PCR is a molecular biology technique developed in 1986 by Kary Mullis, an American biochemist who won the Nobel Prize in Chemistry – shared with Michael Smith – for polymerase chain reaction (PCR). The test essentially consists of amplifying a fragment of the genetic material from the patient's sample to find out whether or not it has genetic material from the SARS-CoV-2 virus. It is replicated until enough is achieved to analyze it and for the result to be reliable. It is a snapshot at a given time that allows you to see if a person has the infection at that time.

The first thing to do is obtain the clinical sample. To do this, health personnel insert a swab through the patient's nasopharyngeal or oropharyngeal route and take the sample. The swab is inserted into a tube that is identified with a code. Inside, the tube has a liquid that stabilizes the sample and preserves it.

The next thing to do is to inactivate the sample. Scientists cancel the contagious capacity of the virus by adding another liquid, but the genetic material remains. After this, the genetic material is extracted from the sample. The sample contains cells from the individual (with their proteins, DNA, and RNA), as well as viral RNA and protein (if the person is infected). This is a highly automated process that is done with laboratory equipment. Through reverse transcription, the viral RNA in the sample is converted into complementary double-stranded DNA strands, which is the form that the genetic material must have in order to perform the PCR.

This leads to amplification. When the extract of the genetic material is already available, the actual PCR technique is performed. Some reagents are added to the sample along with an enzyme that, through cycles of temperature changes, makes millions of copies of the virus's genetic material. At the end of the process, which is carried out with a thermal cycler, a graph is generated on a computer that shows or not the presence of the virus and in what quantity. It is something like a real-time photograph of a sample at that moment.

But PCR is not only used to detect infectious diseases. It is also used in criminology, in paleontological studies or to detect food fraud. "In criminology it is used when you want to know who a biological remains belongs to," Echevarría exemplifies. It is amplified by PCR for later sequencing. Finally, it is compared in a database."

If there are doubts, it can also be used to find out if certain products intended for consumption "are of a certain species" or they are not. "A variety of things. If we are told that a rug is Persian, we can find out by amplifying the genome of the animal from which the wool was obtained." PCRs work with old samples. In fact, "that is what has made it possible, for example, to have the Neanderthal genome," says the virologist. Even if thousands of years pass, if the storage conditions are good, it is possible to amplify the DNA with a small sample.

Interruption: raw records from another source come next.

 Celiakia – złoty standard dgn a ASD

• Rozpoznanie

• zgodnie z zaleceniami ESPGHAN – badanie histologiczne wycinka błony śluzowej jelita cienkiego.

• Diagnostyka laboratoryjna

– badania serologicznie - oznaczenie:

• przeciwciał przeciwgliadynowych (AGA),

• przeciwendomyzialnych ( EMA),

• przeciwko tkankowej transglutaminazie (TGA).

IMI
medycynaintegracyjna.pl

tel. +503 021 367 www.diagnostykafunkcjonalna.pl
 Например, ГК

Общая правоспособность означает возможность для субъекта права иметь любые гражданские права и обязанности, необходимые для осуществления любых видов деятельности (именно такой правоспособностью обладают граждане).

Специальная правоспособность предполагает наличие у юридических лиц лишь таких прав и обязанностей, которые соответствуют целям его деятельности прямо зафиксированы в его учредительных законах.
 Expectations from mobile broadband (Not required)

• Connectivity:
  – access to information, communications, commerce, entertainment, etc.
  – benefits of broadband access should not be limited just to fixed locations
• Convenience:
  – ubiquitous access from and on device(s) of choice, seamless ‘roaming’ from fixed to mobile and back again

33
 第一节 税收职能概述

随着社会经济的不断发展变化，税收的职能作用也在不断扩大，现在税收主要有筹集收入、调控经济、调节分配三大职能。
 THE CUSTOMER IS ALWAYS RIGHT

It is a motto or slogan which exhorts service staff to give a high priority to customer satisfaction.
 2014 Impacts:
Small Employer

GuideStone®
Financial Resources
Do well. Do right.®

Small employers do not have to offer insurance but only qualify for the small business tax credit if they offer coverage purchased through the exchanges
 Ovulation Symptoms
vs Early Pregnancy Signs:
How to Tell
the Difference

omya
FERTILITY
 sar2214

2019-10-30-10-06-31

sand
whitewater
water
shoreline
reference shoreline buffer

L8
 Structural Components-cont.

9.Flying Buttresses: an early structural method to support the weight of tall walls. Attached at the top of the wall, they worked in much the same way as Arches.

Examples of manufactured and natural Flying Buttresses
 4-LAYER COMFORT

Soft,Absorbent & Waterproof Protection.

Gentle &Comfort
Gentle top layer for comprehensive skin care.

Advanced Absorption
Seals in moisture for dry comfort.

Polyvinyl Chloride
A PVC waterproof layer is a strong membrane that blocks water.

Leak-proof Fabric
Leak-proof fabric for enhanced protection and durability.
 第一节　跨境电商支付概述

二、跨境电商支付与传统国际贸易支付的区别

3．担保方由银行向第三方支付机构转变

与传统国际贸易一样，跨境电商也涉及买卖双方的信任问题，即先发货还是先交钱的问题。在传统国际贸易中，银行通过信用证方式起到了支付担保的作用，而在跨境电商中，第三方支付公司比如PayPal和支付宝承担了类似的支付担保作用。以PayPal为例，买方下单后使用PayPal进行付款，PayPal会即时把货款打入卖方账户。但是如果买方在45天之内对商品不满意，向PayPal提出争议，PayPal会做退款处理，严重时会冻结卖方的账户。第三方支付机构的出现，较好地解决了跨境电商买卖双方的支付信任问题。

"It was a very overwhelming time, but few times in my life have I been as motivated as when I worked on this," recalls Estrella. "Every scientist wants what he is investigating to bear fruit and it motivated me a lot to know that we were doing something that was going to serve society. Hospitals needed PCRs."

Echevarría acknowledges that the role of scientists in laboratories has been "enhanced" with the pandemic. He considers that they are workers who are "behind the scenes", but who make "things work". "We have done more than one laboratory test for the same agent per inhabitant. The numbers are not comparable with anything. We are in a completely different magnitude in terms of the number of PCR tests."

The data is "unprecedented", insists the researcher, who adds that in this time five million complete genomes of SARS-CoV-2 have been sequenced worldwide. "Before the pandemic, the virus that had the most complete genomes was HIV and there were 12,000. This is another magnitude and has nothing to do with the magnitude of the diagnostic effort," he concludes.